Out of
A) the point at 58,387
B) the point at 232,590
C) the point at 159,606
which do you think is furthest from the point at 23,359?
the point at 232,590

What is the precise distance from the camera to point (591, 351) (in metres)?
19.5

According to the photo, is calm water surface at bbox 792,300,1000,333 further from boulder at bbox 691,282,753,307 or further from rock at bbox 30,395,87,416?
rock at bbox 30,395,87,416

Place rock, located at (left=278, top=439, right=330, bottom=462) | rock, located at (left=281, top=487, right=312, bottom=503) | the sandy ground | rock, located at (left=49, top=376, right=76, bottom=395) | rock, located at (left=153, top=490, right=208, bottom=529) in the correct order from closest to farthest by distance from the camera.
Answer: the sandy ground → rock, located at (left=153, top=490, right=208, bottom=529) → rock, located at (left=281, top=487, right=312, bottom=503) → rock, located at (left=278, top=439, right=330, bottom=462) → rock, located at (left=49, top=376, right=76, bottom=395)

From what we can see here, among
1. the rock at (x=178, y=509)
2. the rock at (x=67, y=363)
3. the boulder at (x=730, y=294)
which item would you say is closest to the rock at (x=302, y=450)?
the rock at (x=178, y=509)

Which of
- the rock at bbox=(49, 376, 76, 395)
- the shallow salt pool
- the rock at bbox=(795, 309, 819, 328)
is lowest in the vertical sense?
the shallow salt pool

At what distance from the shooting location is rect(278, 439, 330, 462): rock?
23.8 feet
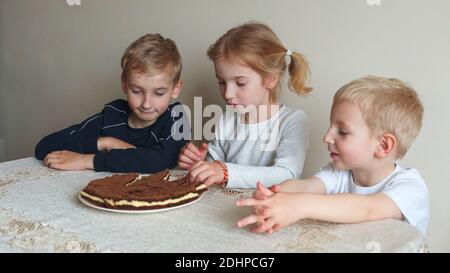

§ Tâche courte:
Recopiez à l'identique les lignes des enregistrements en commençant à celle qui contient « Place rock, located » et en terminant à la fin des enregistrements, ces deux bornes comprises. N'incluez pas les images dans votre réponse.

§ Résultat final:
Place rock, located at (left=278, top=439, right=330, bottom=462) | rock, located at (left=281, top=487, right=312, bottom=503) | the sandy ground | rock, located at (left=49, top=376, right=76, bottom=395) | rock, located at (left=153, top=490, right=208, bottom=529) in the correct order from closest to farthest by distance from the camera.
Answer: the sandy ground → rock, located at (left=153, top=490, right=208, bottom=529) → rock, located at (left=281, top=487, right=312, bottom=503) → rock, located at (left=278, top=439, right=330, bottom=462) → rock, located at (left=49, top=376, right=76, bottom=395)

From what we can see here, among
1. the rock at (x=178, y=509)
2. the rock at (x=67, y=363)
3. the boulder at (x=730, y=294)
which item would you say is closest to the rock at (x=302, y=450)?
the rock at (x=178, y=509)

Which of
- the rock at bbox=(49, 376, 76, 395)
- the shallow salt pool
- the rock at bbox=(795, 309, 819, 328)
is lowest in the vertical sense?
the shallow salt pool

At what distance from the shooting location is rect(278, 439, 330, 462): rock?
23.8 feet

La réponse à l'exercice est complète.